Abstract

The article by Malcolm Parker [1] attempting to examine the place of psychiatry in active voluntary euthanasia is a disturbing and difficult piece of work. Its tone is so profoundly antimedical and specifically antipsychiatric that it is reminiscent of days now rather gone by. Nevertheless, the issue is one of such significance that it is important to overlook the tone of the writing and attempt to address the points made as far as possible.
First, the issue of medicine's association with death is described as historically recent. Parker suggests that death is now ‘something which our culture considers ought to be avoided’. Such a statement must be seen as a rather strange fantasy. The only certainty that we each individually have about life is that it will end. Death is not a right, it is an inevitable outcome. Medicine throughout its long history has engaged in attempts of varying success to lessen illness and suffering and to restore health and prolong life. It is thus intimately associated with patients who are dying; it remains ultimately powerless to render anyone immortal. It is precisely this impotence that creates the distress and helplessness of patients, physicians and family, and perhaps it is this which creates in us the need to try to pretend a control which we in reality do not have.
Second, Parker suggests that psychiatry's ‘search for acceptability’ has led to the medicalisation of suicide. He himself acknowledges that suicidality is highly correlated with mental illness, something which has been well demonstrated in numerous studies in subjects with and without cocurrent physical illness [2,3]. His further suggestion that depression may be overdiagnosed by psychiatrists is sweeping and unsubstantiated.
Third, he raises the notion that psychiatrists are somehow unable to assess suicidality because of their own rate of suicide, or because they are not ‘immune to errors of judgement’. This, as well as being gratuitously insulting, makes little sense.

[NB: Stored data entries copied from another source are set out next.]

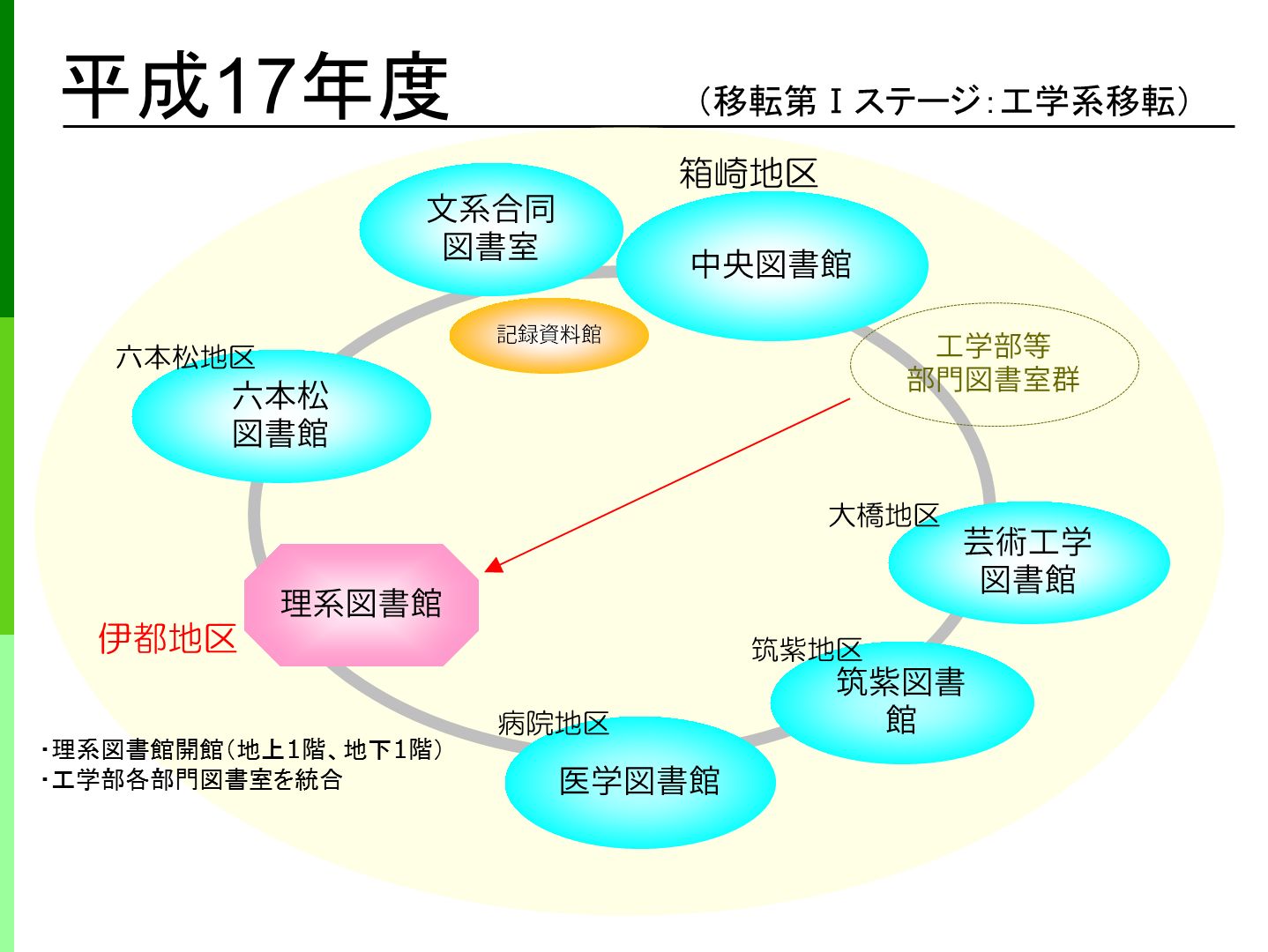 平成17年度

（移転第Ⅰステージ：工学系移転）

箱崎地区

文系合同図書室

中央図書館

記録資料館

工学部等部門図書室群

六本松地区

六本松図書館

大橋地区

芸術工学図書館

理系図書館

伊都地区

筑紫地区

筑紫図書館

病院地区

医学図書館

・理系図書館開館（地上1階、地下1階）
・工学部各部門図書室を統合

Personal experience of distress and despair has never been shown to lower sensitivity or specificity of assessment, and could in fact be assumed to deepen rapport and understanding when contained within a professional framework.
Finally, Parker raises the acts–omissions distinction, as if it supported his case. In fact, psychiatrists in the general hospital environment would see their role as equally important in either instance where a patient's choices seem to invite dangerous outcomes. Competence evaluation is a routine task. That treating physicians are continually involved in decisions regarding potential advantages and disadvantages of treatment in no way includes the role of actively taking steps to kill. This is the role that the acceptance of physician-assisted suicide or active voluntary euthanasia would add.
It probably goes without saying that I am opposed to such a step. I am disappointed, however, that such a serious matter should be handled in a manner which adds little to the debate.